I started competing in 2012 (I think I did a few push pulls) and did my first full power meet in 2013. NO JOKE I weighed 111 lbs and totaled 475. Sweet little baby jesus. It feels so shameful even typing that out. I was living in California at the time and was lucky that some other lifters took pity on me and got me going in the right direction (like my 5ever friend George Pessell and Jenn Petrosino who had an athlete log at the time and I was star struck and now we are bffs).


Wow give that girl a pastrami sandwich. AMIRITE


Fast forward to 2015 when I was lucky enough to start coming out to EliteFTS. Since I first moved to Columbus, my secret end goal was to train at the compound (which was then the S4 gym and raccoon preserve). As Jewish people say, if it had ended there, it would have been enough.

When I started at EliteFTS I had NOT squatted 200 lbs. I benched a plate on a handful of occasions. And I had just pulled 303 in a meet. That is pretty sad. So I went from a negative elite total (is that what it is called when you are bad at lifting?) to getting my elite and pro totals within my first three meets. I give 100% credit to Dave for my totals and teaching me pretty much everything about training.

I was just a shitty lifter that showed up and kept showing up. I was not on the team, I was not (and will never be) internet popular, I pretty much did nothing.

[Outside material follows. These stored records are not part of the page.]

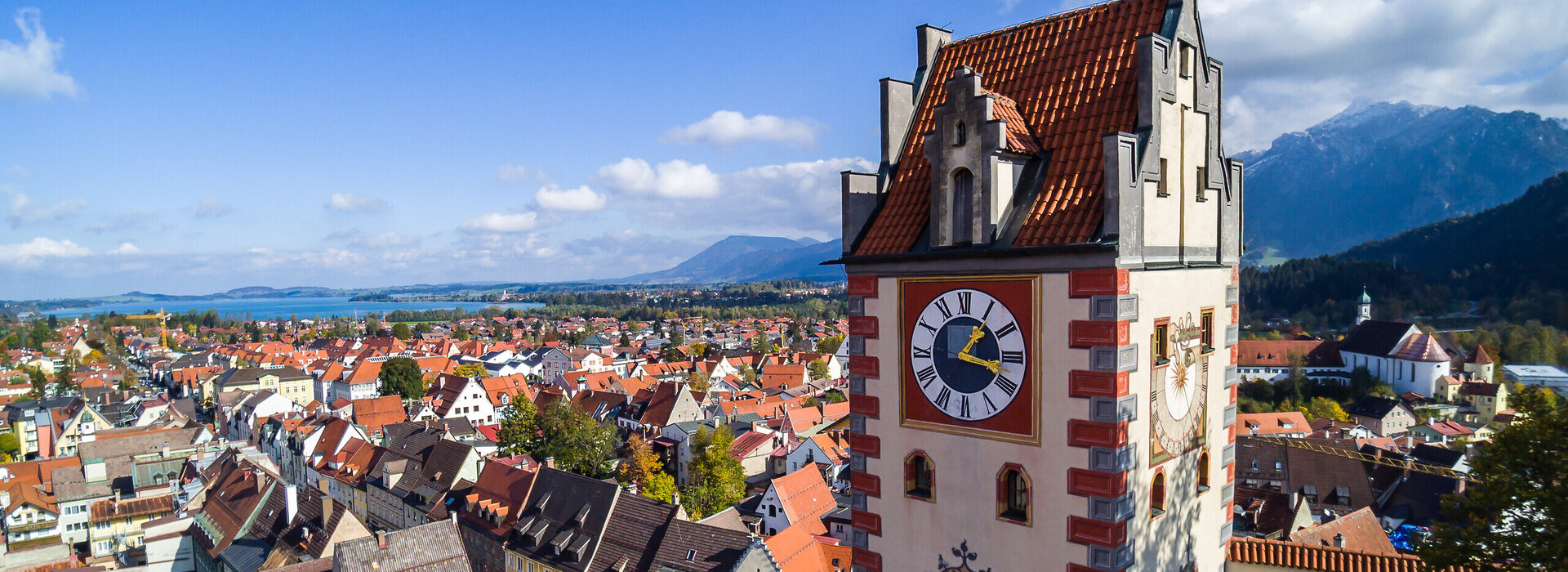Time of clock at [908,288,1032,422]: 1:17
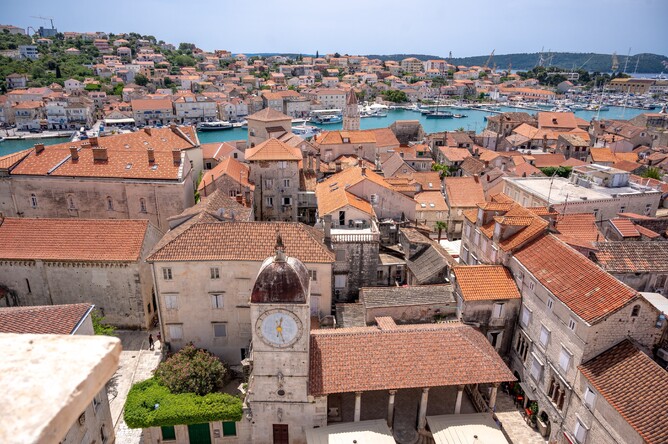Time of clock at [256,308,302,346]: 12:27
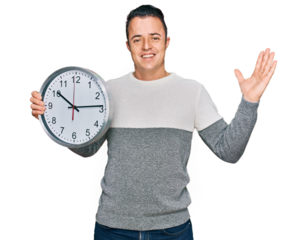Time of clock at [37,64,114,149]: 10:13
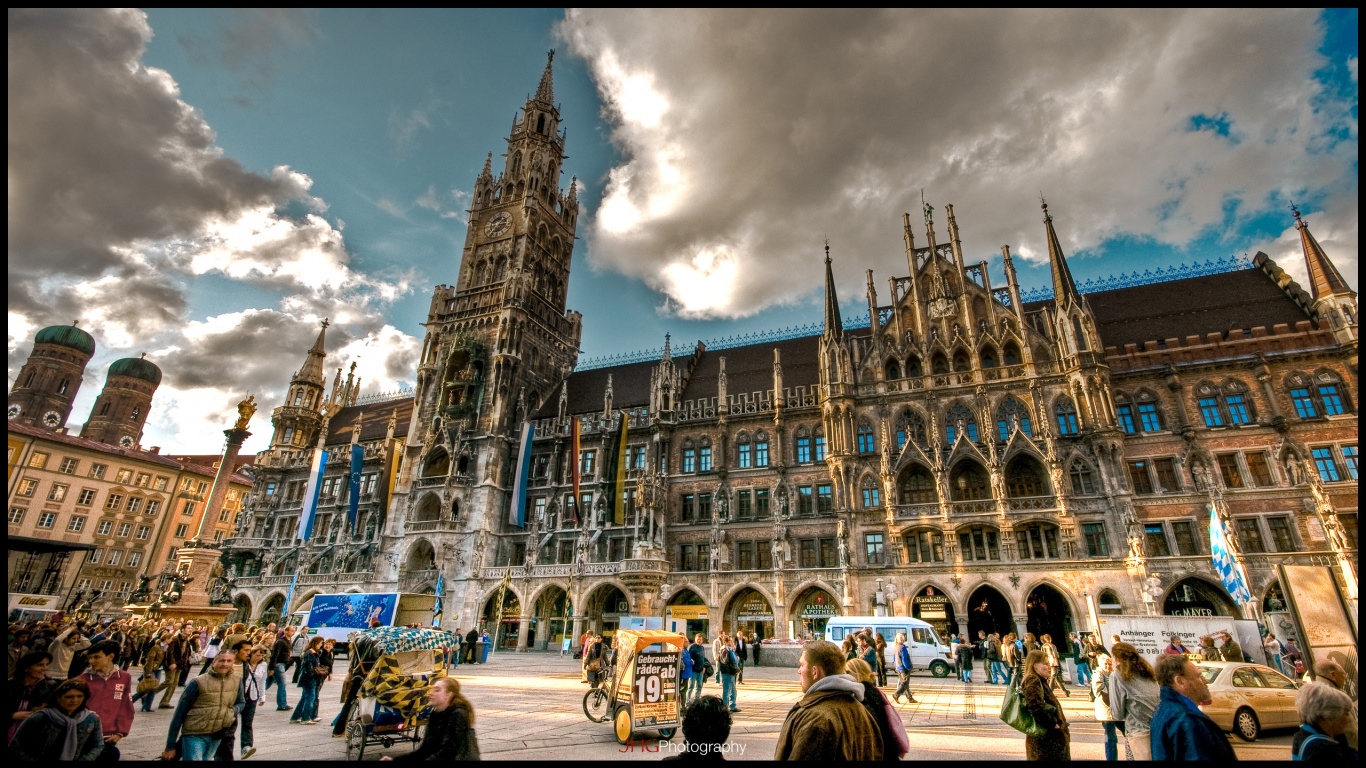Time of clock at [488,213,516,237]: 1:37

But Dave wrote my programs, critiqued my lifting, and answered my incessant questions.

INCESSANT questions.

So if anyone thinks “Live, Learn, Pass On” is just a catchy company motto, I cannot think of anything that Dave embodies more. I consider myself immensely lucky that I get to train at one of the best gyms with some of the best people. I probably would not still be living in Ohio if that were not the case. I don’t even care about college football or ranch dressing.


Even before I had the wherewithal to formulate specific questions about training, I would just ask “why?”. Why certain exercises were picked or certain decisions were made. If you have someone that is willing to answer those questions for you, ask them. Even if you don’t have “smart” questions to ask, you can learn a lot by hearing about the rationale for decisions. There is a difference between knowing your program and learning the “why” behind it. I am of the opinion that learning how to make modifications and smart training choices is one of the most important programming tools. Learning how to make those decisions has been one of my greatest takeaways.

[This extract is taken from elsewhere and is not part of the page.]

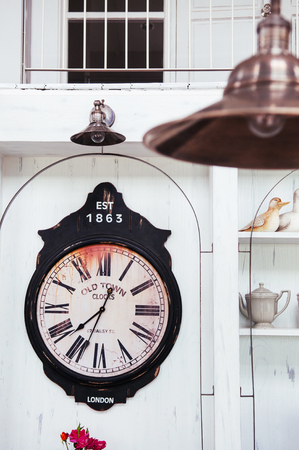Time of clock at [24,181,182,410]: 12:37
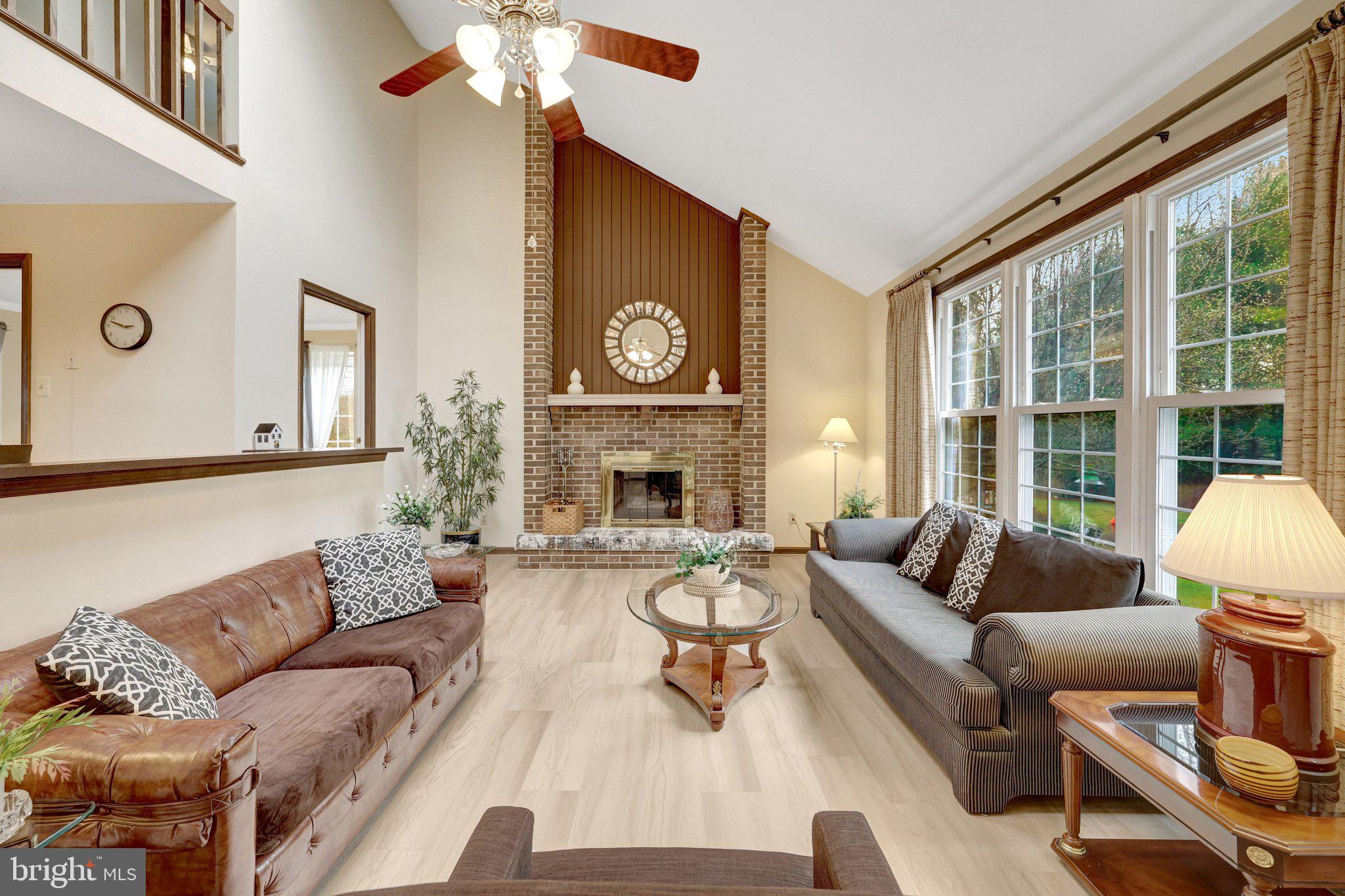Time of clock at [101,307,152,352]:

Our program is conjugate based with some variation.

Here are some articles if you are not familiar with conjugate training.




The program is written by Dave for our group of lifters and is modified based on individual needs. Hopefully I will be able to give you some insight into our training, programming, and decision making regarding modifications based on individual needs.

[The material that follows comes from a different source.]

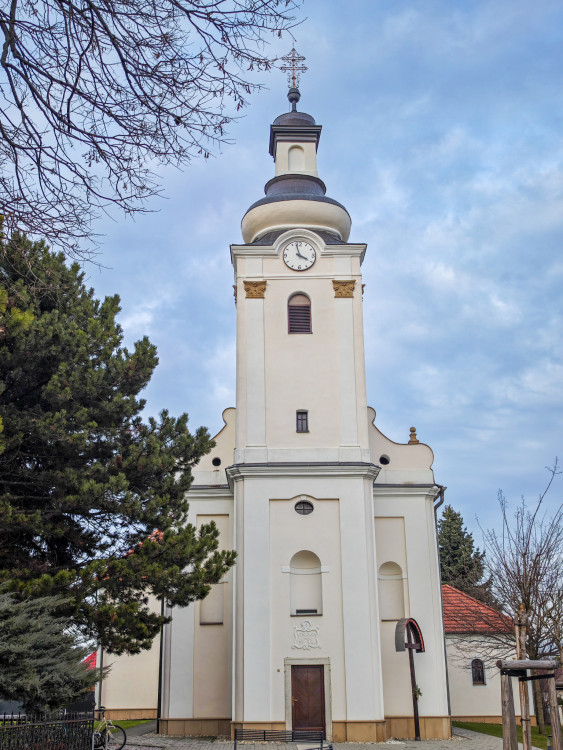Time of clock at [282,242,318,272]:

I have always been floored by the amount of help I have received in powerlifting. From Dave getting me my pro total to people I do not really know taking time to talk to me about training, injuries, and programming.

It means a great deal to me to be able to represent the company and people that have done so much for me and I hope I can do even 1/100th of that for other lifters. I truly enjoy trying to pass on what I have learned to other lifters and I hope my log will enable me to continue to do so. I don’t think I am the smartest or the greatest lifter but I hope that I can give you all some valuable information.